An introduction to building advanced machine learning APIs for multi-endpoint apis with litseve: Closure, streaming, preservation, and local humility

nimda

Leave a Reply Cancel reply

Google AI issuing MLE-Star: State Engineering Agent to work with Autory A Tasks

Servicess MCP brings correcting AWS running AWS travel within modern IDs

Subscribers, Revenue, Market Share & Global Reach

How to build a fully functional computing agent that thinks, plans, and executes virtual actions using spatial ai models

The Ultimate Guide to ChatGPT: What You Need to Know

Be Part of the AI Revolution at the Chatbot Conference Tomorrow! | by Cassandra C.

Botober 2024

Virtual Personas for Language Models with An Anthology of Backstories – Berkeley Artificial Intelligence Research Blog

Machine Learning Interview Questions and Answers

nimda

Subscribe to our mailing list to get the new updates!

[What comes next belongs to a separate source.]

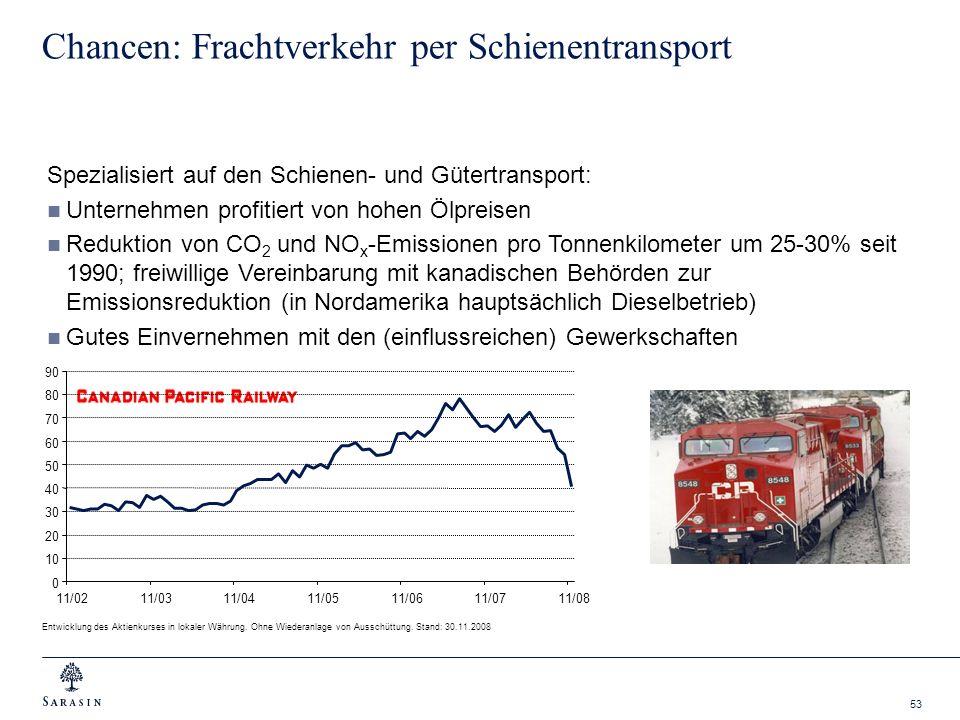 53 Chancen: Frachtverkehr per Schienentransport Spezialisiert auf den Schienen- und Gütertransport: Unternehmen profitiert von hohen Ölpreisen Redukti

Responsible AI design in healthcare and life sciences

Liquid Ai's LFM2-VL-3B brings 3B Parameter Language Modeling (VLM) to class devices

Related Articles

How to build a fully functional computing agent that thinks, plans, and executes virtual actions using spatial ai models

Google vs OpenAI vs Anthropic: The Agentic AI Arms Race Breakdown

Liquid Ai's LFM2-VL-3B brings 3B Parameter Language Modeling (VLM) to class devices

Salesforce Ai Research introduces walts (Web agents that learn tools): enabling LLM agents to automatically discover smooth tools on any website

Leave a Reply Cancel reply

Google AI issuing MLE-Star: State Engineering Agent to work with Autory A Tasks

Servicess MCP brings correcting AWS running AWS travel within modern IDs

Subscribers, Revenue, Market Share & Global Reach

How to build a fully functional computing agent that thinks, plans, and executes virtual actions using spatial ai models

The Ultimate Guide to ChatGPT: What You Need to Know

Be Part of the AI ​​Revolution at the Chatbot Conference Tomorrow! | by Cassandra C.

Botober 2024

Virtual Personas for Language Models with An Anthology of Backstories – Berkeley Artificial Intelligence Research Blog

Machine Learning Interview Questions and Answers

Be Part of the AI Revolution at the Chatbot Conference Tomorrow! | by Cassandra C.